[Text for analysis Boundary: Start]
32 Fed. Cl. 301 | Fed. Cl. | 1994

*303ORDER

MOODY R. TIDWELL, III, Judge.

This case is before the court on defendant’s motions to dismiss pursuant to RCFC 12(b)(1) and 12(b)(4). For the reasons set forth below the court grants defendant’s motion to dismiss for lack of subject matter jurisdiction.

FACTS

I. Background

Prior to 1989 plaintiff, James Lewis1, became acquainted with Special Agent Frank Caliendo of the Ohio Office of the United States Customs Office (“Customs”). At some point before December 1989 Lewis began to suspect that certain individuals and corporations were violating the Trading With the Enemy Act, 50 U.S.C.App. § 1 et seq. On or about December 1989 Lewis contacted Caliendo and offered to investigate and act as a confidential informant for the government with respect to these suspected violations.

The investigation became known as “Operation Leatherneck” (hereinafter “the operation”), and was approved by Caliendo, Special Agent Hartkop2 and the United States Department of the Treasury, Customs Service Undercover Committee. At the time Calien-do accepted Lewis’ offer to act as a confidential informant, he was allegedly acting within the scope of his duties at the United States Customs Service.

The papers submitted by plaintiff suggest that Lewis and Caliendo reached an express agreement that Customs would pay for the expenses relating to the operation. Although it is not absolutely clear, it also appears Caliendo might have agreed that Lewis would recover an award pursuant to 19 U.S.C. § 1619.

Despite Lewis’ expectations, the operation did not lead to any recovery under the customs laws. Therefore, plaintiff was not entitled to payment under 19 U.S.C. § 1619.

II. Procedural History

On April 25,1994, plaintiff filed the instant complaint. The stated basis for jurisdiction in this court was an implied-in-fact contract with the United States. Because plaintiffs complaint is short, cryptic, and conclusory, plaintiffs Brief in Opposition to Defendant’s Motion to Dismiss was used to interpret Lewis’ claim. The argument advanced in plaintiffs papers is that the agreement he reached to provide original information of customs violations in exchange for payment created an implied-in-fact contract under 19 U.S.C. § 1619. Accordingly, plaintiff argued that defendant was bound by an implied contractual condition that neither party would obstruct the performance of the other. Additionally, plaintiff argued that the duly not to hinder performance required the government to assist plaintiff in obtaining a reward by funding the operation and providing plaintiff with access to information that would be helpful to his performance.
[Text for analysis Boundary: End]
[Dataset excerpt Boundary: Start]
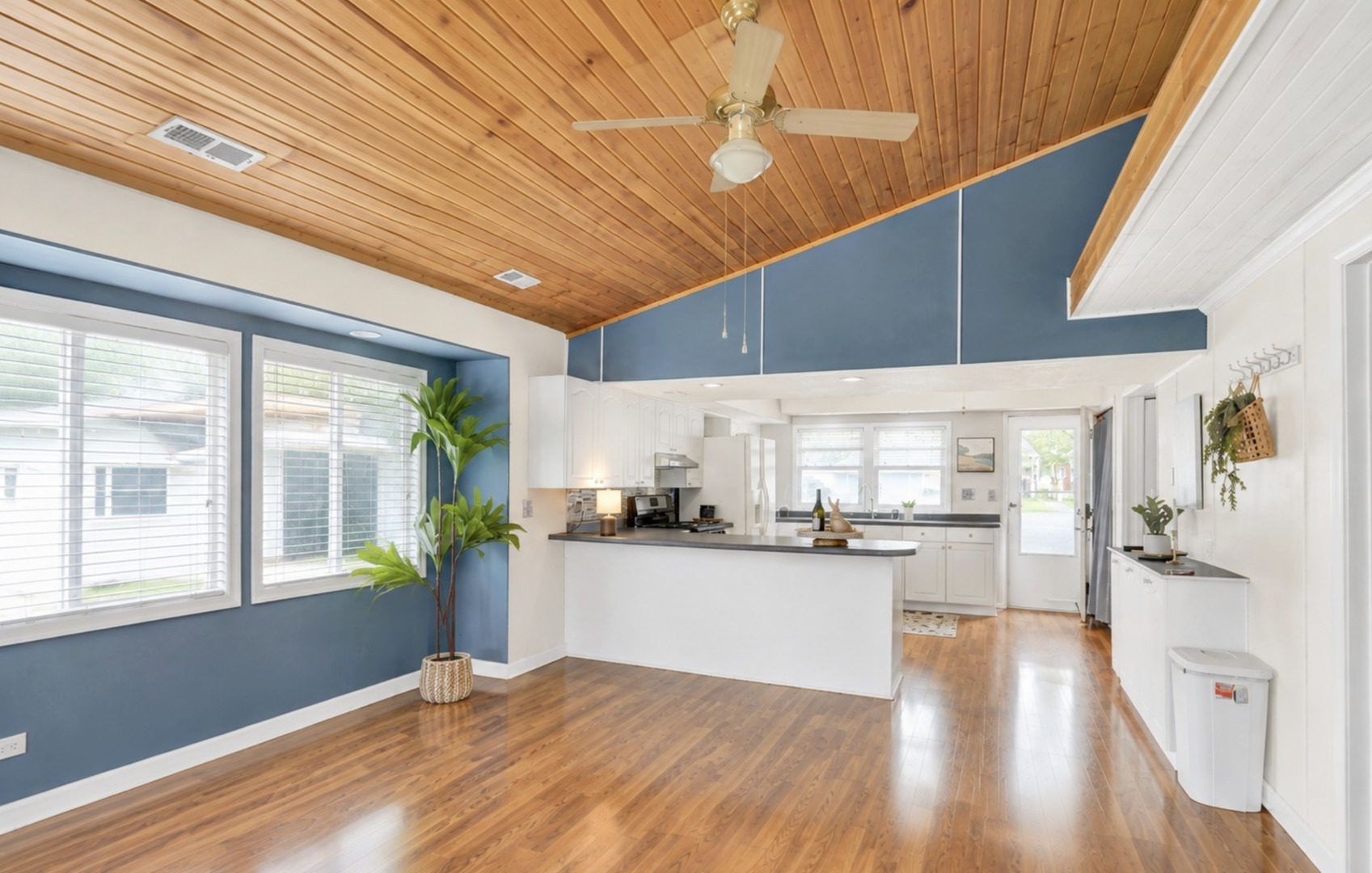 1614 River Terrace Drive Property Photo 18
[Dataset excerpt Boundary: End]
Complete the following
1/ List every statute or court rule that the court order cites.
2/ According to the court order, on what date did the plaintiff file the complaint?
3/ Extend the court order from its last sentence, keeping its technical legal style.

Set of answers
1/
- RCFC 12(b)(1)
- RCFC 12(b)(4)
- The Trading With the Enemy Act, 50 U.S.C.App. § 1 et seq.
- 19 U.S.C. § 1619

2/ April 25, 1994.

3/
Plaintiff alleged that the government breached these implied conditions by: trying to destroy Lewis’ undercover identity, taking affirmative action to obstruct and subvert the operation, punishing and retaliating against government officials and plaintiff for “telling the truth about the obstruction of Operation Leatherneck,” impeding the investigation of government agencies and Congressman Boehner into the operation, and concealing essential facts about the operation in a deliberate attempt to interfere with the operation. Plaintiff alleged that government interference prevented him from obtaining information of at least eighty cases of customs violations. He sought damages in the amount of $20,000,000, the amount he allegedly would have received if the government obtained a one million dollar recovery in each case.

Shortly after filing his complaint, plaintiff filed two requests for discovery under RCFC 27, seeking documents relating to the substance of his undercover investigations. Defendant moved to strike both requests on the *304ground that they failed to comply with Rule 27.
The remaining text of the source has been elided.